• Goals:
- 1) Decide whether each statement agrees with the passage on cable supply and cable lay vessels: (a) the initial estimate expects that 3–5 suppliers will be needed to make cable sections at the same time; (b) each in-built cable carousel on these vessels holds more than 10,000 te; (c) cable manufacturers are likely to accept the exclusivity constraint. For each one, answer yes or no and quote the words of the text that decide it.
- 2) Write out the part of the passage on cable supply and cable lay vessels starting with "According to this" and going on through "to be expected.".

• Selected passage:
Required delivery capacity (km/year/supplier) vs number of HVDC cable suppliers

According to this initial estimate, it is anticipated that 3–5 suppliers are required to manufacture cable sections simultaneously to meet the proposed delivery schedules. Furthermore, the production requirements presented are based upon the assumption that manufacturing facilities will be fully dedicated to this specific project, with no spare capacity to fabricate cables for other clients and no limitations caused by the manufacturers supply chain, over the 2- to 4-year project construction phase. This exclusivity constraint is unlikely to be acceptable to cable manufacturers and, therefore, lower delivery capacities are to be expected.

Cable transport and installation

Cable lay vessel market

CLVs are either owned by cable manufacturers such as Nexans, NKT and Prysmian offering EPCI solutions, or by installation contractors active across the entire offshore industry (oil and gas, offshore wind, power and communication undersea cables). These construction vessels include either one or two in-built cable carousels with individual capacities ranging from 5000 to 10,000 te. Capacity of typical CLVs currently (or about to be) available on the market are summarised in Fig. 12. Additional vessels are presently under construction to further strengthen the worldwide CLV fleet with a clear trend of increasing cable carousel capacity. For the purpose of this report, a generic CLV with 10,000 te cable capacity and 12-knot transit speed has been assumed to represent the market situation in 5–10 years’ time, the expected execution timeline for the commencement of works on this interconnector project (Fig. 13).

Fig. 12
figure 12

Carousel capacities of CLVs

Fig. 13
figure 13

Typical CLV—Isaac Newton (Source Jan de Nul)

• Data listing:

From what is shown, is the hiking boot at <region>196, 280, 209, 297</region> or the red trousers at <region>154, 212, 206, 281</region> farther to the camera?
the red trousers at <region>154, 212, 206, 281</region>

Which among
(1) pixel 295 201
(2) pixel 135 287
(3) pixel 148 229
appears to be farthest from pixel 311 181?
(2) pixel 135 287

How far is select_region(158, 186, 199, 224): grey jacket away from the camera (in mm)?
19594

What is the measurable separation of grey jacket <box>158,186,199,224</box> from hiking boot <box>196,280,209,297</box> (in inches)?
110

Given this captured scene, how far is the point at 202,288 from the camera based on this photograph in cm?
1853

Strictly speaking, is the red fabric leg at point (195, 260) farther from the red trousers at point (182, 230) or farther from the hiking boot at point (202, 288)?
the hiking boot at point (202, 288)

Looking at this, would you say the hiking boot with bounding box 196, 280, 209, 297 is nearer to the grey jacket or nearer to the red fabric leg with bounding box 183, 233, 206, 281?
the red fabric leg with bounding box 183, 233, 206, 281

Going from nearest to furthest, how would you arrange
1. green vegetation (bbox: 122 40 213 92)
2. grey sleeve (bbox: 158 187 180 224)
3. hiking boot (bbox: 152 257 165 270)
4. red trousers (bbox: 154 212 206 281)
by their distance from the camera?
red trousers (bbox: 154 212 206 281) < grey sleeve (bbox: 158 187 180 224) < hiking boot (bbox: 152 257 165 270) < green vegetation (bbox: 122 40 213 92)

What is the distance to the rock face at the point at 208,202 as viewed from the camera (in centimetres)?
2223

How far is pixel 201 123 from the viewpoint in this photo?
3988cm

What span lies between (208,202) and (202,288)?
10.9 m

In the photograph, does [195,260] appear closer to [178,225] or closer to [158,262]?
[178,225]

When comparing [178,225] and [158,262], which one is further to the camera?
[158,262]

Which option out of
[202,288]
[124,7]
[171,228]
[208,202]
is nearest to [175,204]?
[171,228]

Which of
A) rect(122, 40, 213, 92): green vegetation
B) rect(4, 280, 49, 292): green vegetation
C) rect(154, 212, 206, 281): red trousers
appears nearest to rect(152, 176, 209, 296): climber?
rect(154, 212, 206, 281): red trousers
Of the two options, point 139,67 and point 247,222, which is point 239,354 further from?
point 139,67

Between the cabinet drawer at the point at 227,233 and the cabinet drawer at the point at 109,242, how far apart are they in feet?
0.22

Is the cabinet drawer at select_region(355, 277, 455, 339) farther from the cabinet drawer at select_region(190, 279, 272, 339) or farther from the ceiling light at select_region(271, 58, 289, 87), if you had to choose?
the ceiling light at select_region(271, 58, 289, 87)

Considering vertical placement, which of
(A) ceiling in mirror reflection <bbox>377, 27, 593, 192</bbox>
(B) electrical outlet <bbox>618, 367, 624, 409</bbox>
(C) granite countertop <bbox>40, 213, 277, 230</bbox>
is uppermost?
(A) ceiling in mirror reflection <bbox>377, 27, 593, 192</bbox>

• Results:
- 1)
(a) Yes: "it is anticipated that 3–5 suppliers are required to manufacture cable sections simultaneously"
(b) No: "individual capacities ranging from 5000 to 10,000 te"
(c) No: "This exclusivity constraint is unlikely to be acceptable to cable manufacturers"

- 2)
According to this initial estimate, it is anticipated that 3–5 suppliers are required to manufacture cable sections simultaneously to meet the proposed delivery schedules. Furthermore, the production requirements presented are based upon the assumption that manufacturing facilities will be fully dedicated to this specific project, with no spare capacity to fabricate cables for other clients and no limitations caused by the manufacturers supply chain, over the 2- to 4-year project construction phase. This exclusivity constraint is unlikely to be acceptable to cable manufacturers and, therefore, lower delivery capacities are to be expected.